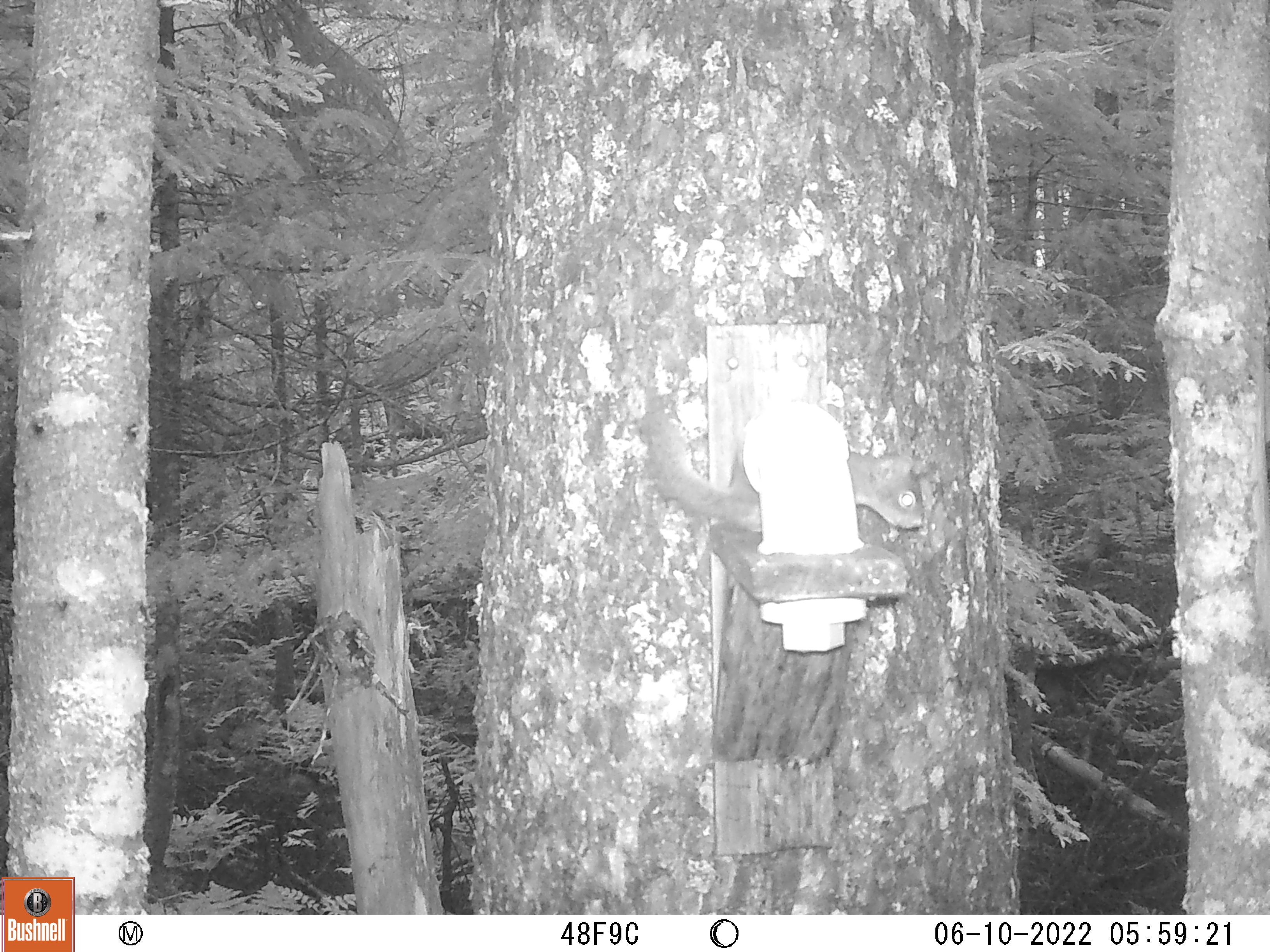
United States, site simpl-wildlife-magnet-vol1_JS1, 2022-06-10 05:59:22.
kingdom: Animalia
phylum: Chordata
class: Mammalia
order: Rodentia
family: Sciuridae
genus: Tamiasciurus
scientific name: Tamiasciurus hudsonicus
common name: red squirrel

◆ **What is being asked**:
Every line from the one containing "order: Rodentia" through the final line of the data above is to be restated word for word, and nothing more.

◆ **Your response**:
order: Rodentia
family: Sciuridae
genus: Tamiasciurus
scientific name: Tamiasciurus hudsonicus
common name: red squirrel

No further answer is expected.